Sdr. Anggoro Da'an Budi Saputro (MENWIRA) menambahkan bahwa departemennya juga telah menyiapkan hari khusus untuk mengurus SPP-IRT kopi mangrove agar segera dapat dipasarkan.

"Saya dan teman-teman dari DEPWIRA akan segera mengurus SPP-IRT-nya di bulan depan," jelas Sdr. Anggoro. "SPP-IRT ini penting sekali, dimana menjelaskan kepada konsumen bahwa kopi mangrove Pak Komat ini, aman dikonsumsi," jelasnya lebih lanjut.

Bpk. Lurah yang juga hadir pada kesempatan ini mengatakan bahwa dirinya bangga memiliki warga yang dapat mengolah buah mangrove secara ekonomi untuk meningkatkan mata pencaharian.

"Dengan konsep budi daya, hasil olahan kopi mangrove yang diambil dari buah mangrove yang matang, tidak akan merusak mangrove, justru dapat melestarikannya hingga mampu menambah penghasilan warga di sini," tambah Bpk. Lurah.    

Bpk. Ferry menceritakan bahwa dirinya sudah mengkonsumi kurang lebih lima tahun kopi mangrove ini. Menurutnya, produk ini aman konsumsi bahkan dapat meningkatkan stamina.

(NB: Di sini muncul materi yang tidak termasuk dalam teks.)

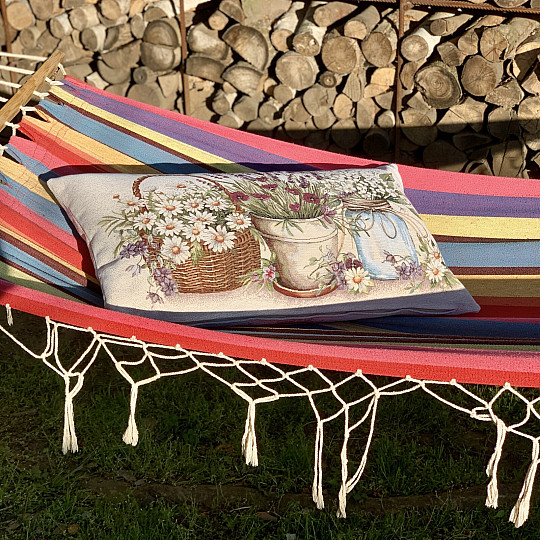 Tapestry pillow BEAUTY IN THE CART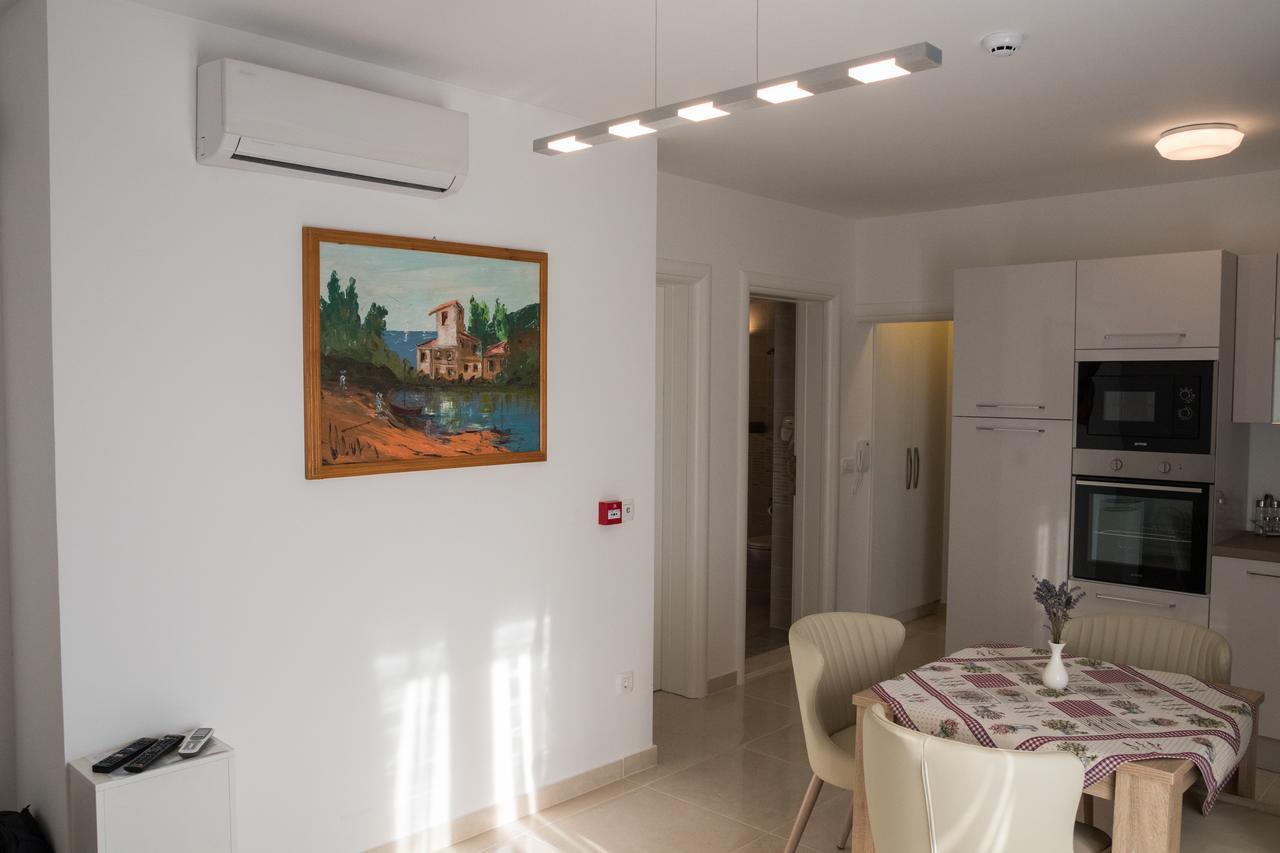 Villa Apartments Katja Трогир Екстериор снимка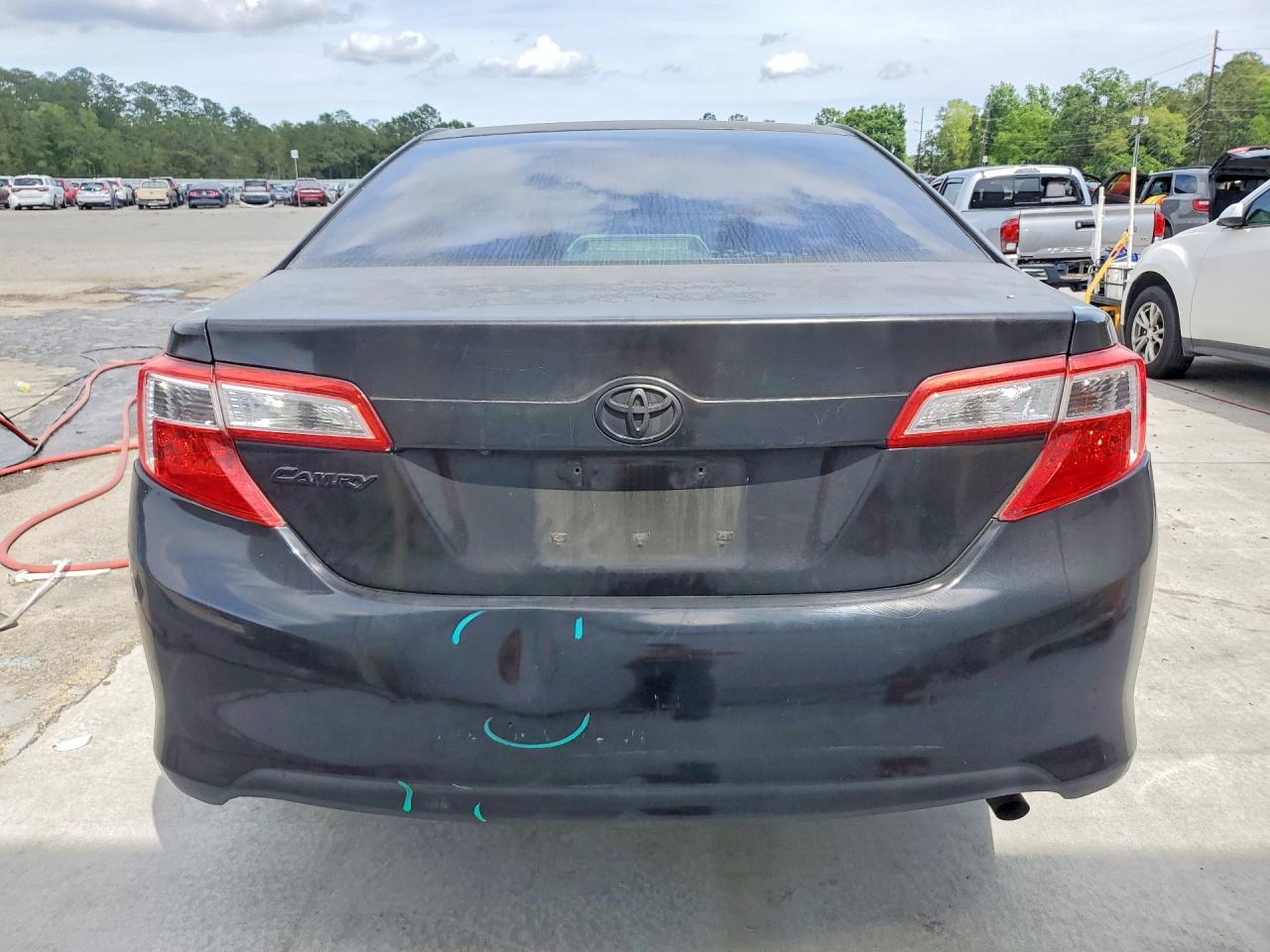 2014 TOYOTA CAMRY L photo 11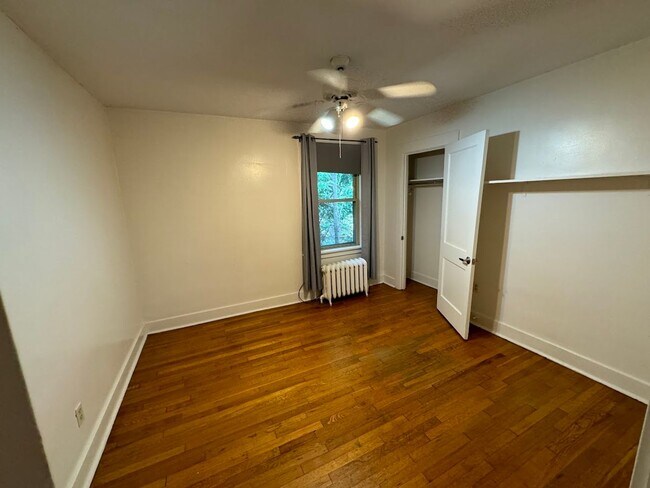 Building Photo - Great two story townhouse in the heart of Squirrel Hill!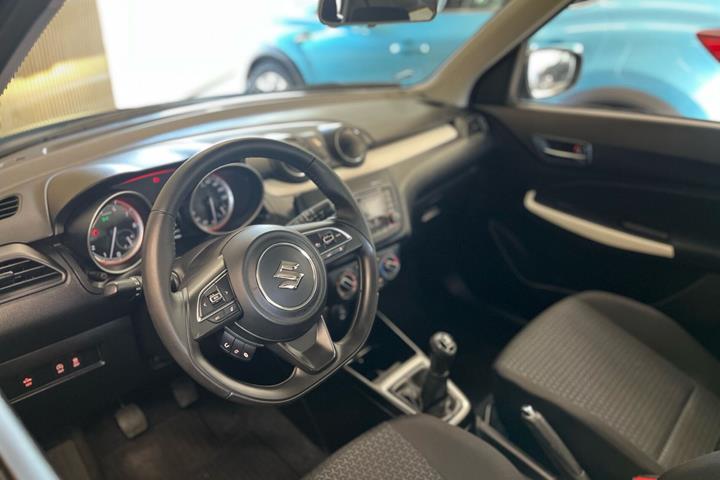 Sort Suzuki Swift fra 2024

"Dengan bekerja sama dengan KeSEMaT, yang akan meneliti kandungannya, saya berharap pemasarannya akan lebih dapat menjangkau banyak orang," harap Bpk. Ferry.

Kedepan, KeSEMaT juga sudah memproyeksikan Arjuna Berdikari menjadi trainer mangrove yang baru, yang akan bergabung dengan Srikandi Pantura dan Bina Citra Karya Wanita untuk memberikan pelatihan dan penyuluhan kepada masyarakat mengenai olahan kopi mangrove di seluruh pesisir Indonesia.

"Sudah ada permintaan dari beberapa dinas bahkan kementerian yang tertarik untuk mengundang kami sebagai trainer pengolahan kopi mangrove," ujar MENWIRA. "Jadwal terdekat adalah ke Demak, untuk memberikan pelatihan kopi mangrove di Kampung KB atas undangan dari Badan Kependudukan dan Keluarga Berencana Nasional (BKKBN) Demak," terangnya lebih lanjut. 

Keseluruhan acara berlangsung dengan baik dan lancar yang ditutup dengan beberapa kesimpulan dan foto bersama. (ADM/AP/ADBS).